Au premier abord, il ne vit personne ; mais il entendit très nettement plusieurs détonations. Cinq coups. Un chargeur plein. Chaque coup de feu étaient espacés de quelques secondes, un temps approximativement identique à chaque fois. Quelqu'un de méthodique. De froid... Certainement de désintéressé quant au tir. Dimitri avança un peu plus dans la salle d'entraînement, les mains dans les poches de son pantalon troués, les lacets de ses baskets traînant au sol, un sweat trop large sur un t-shirt beaucoup trop larges. La parfait dégaine de l'ado attardé à qui on ne confiera jamais ses gosses. Un sourire de hyène étira la commissure de ses lèvres alors qu'il reconnaissait le dos du médecin légiste. Non pas qu'elle ait été vraiment crainte au sein du N.S.S... Mais tout de même. Cette fille là, toujours très calme, toujours très professionnelle, peut-être un peu cassante, elle passait ses journées avec des trucs morts ! On ne la craignait pas, non... Pas vraiment. C'était plus dérangeant. Malgré le fait que ce soit une sacré jolie fille, selon pas mal de mecs qui travaillaient ici. Le fantasme de l'infirmière, en quelque sorte. Dimitri n'avait jamais vraiment été confrontée au Docteur O'Liangan auparavant. Il travaillait approximativement sur la même chose, ils étaient destinés à se rencontrer. Rien de plus. Dim' trouvait les cadavres. Kathleen les charcutait. C'était un équilibre.
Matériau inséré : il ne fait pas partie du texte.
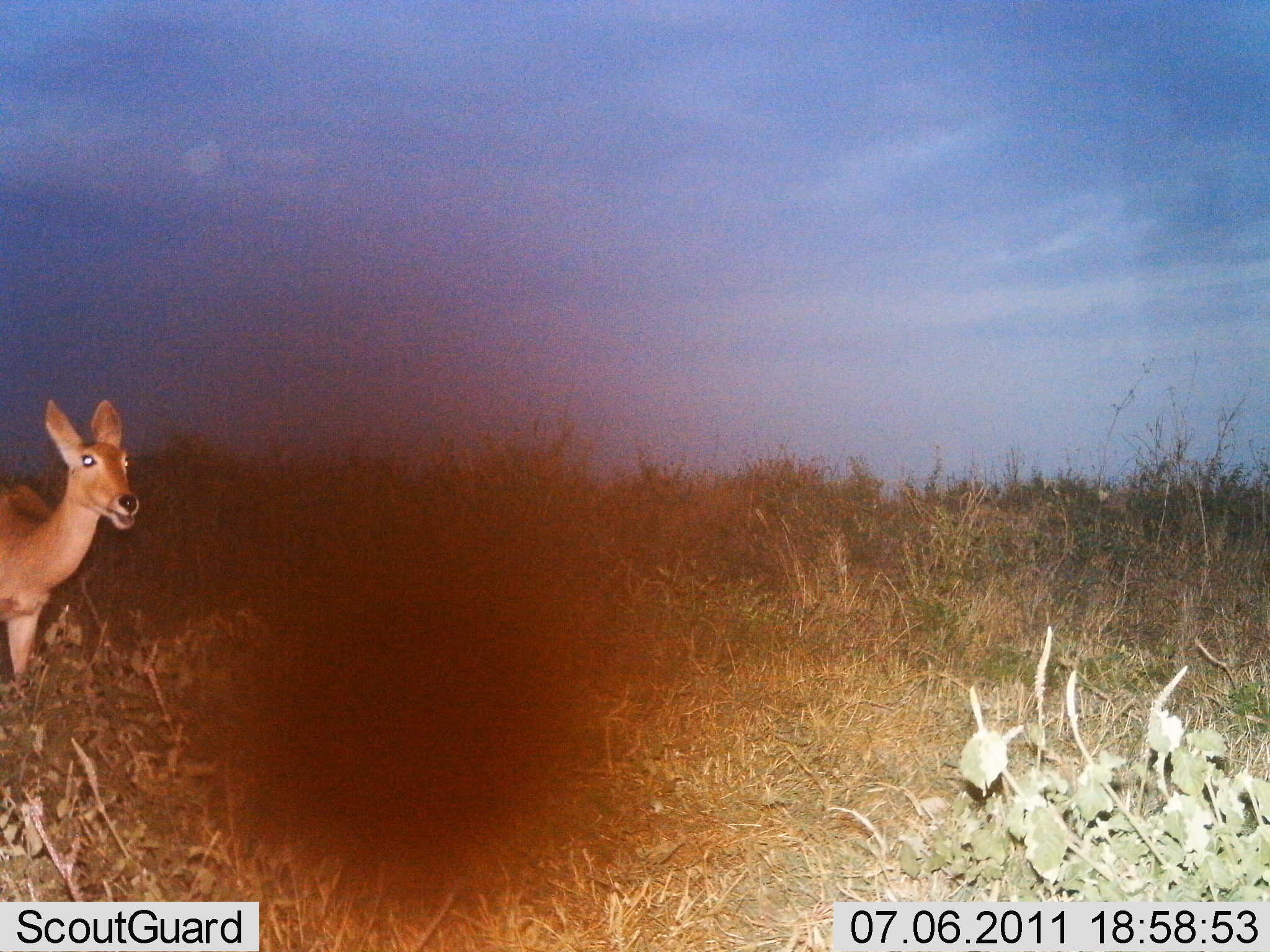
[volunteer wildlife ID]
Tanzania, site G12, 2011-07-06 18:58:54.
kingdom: Animalia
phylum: Chordata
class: Mammalia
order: Artiodactyla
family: Bovidae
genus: Redunca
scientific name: Redunca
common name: reedbuck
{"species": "reedbuck (Redunca)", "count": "1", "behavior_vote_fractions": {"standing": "90%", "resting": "0%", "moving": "10%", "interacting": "0%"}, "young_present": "0%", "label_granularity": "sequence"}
« — Bonjour, Doc'. Vous n'avez pas l'air ravie de canarder du carton, aujourd'hui, lui déclara-t-il en guise de salutation.

Normalement, les gens se serraient la main. Dimitri n'en avait jamais été capable. Il se contentait de sourire de son sourire habituel, un peu forcé et mauvais, et adressait un signe de la main plus ou moins poli à l'intéressé. Ça lui suffisait. Alors qu'il passait derrière le médecin en sifflotant. Il déposa son sac et vida ses poches dans les casiers prévus à cet effet, puis se dirigea vers le mobilier destiné à l'armement. Le jeune homme se noua les cheveux avec adresse et passa les lunettes de protection. Il choisit son arme, les munitions adequat, et se tourna vers l'un des stands de tir. Il ne regardait plus vraiment le docteur, sûrement car du peu qu'il savait d'elle, elle allait sûrement se montrer aussi affectueuse envers l'un des petits cons gueulards du service que les cadavres dont elle s'occupait. Aussi, il se mit lui aussi à placer les balles, avec plus d'habitude mais moins de soin que Kathleen.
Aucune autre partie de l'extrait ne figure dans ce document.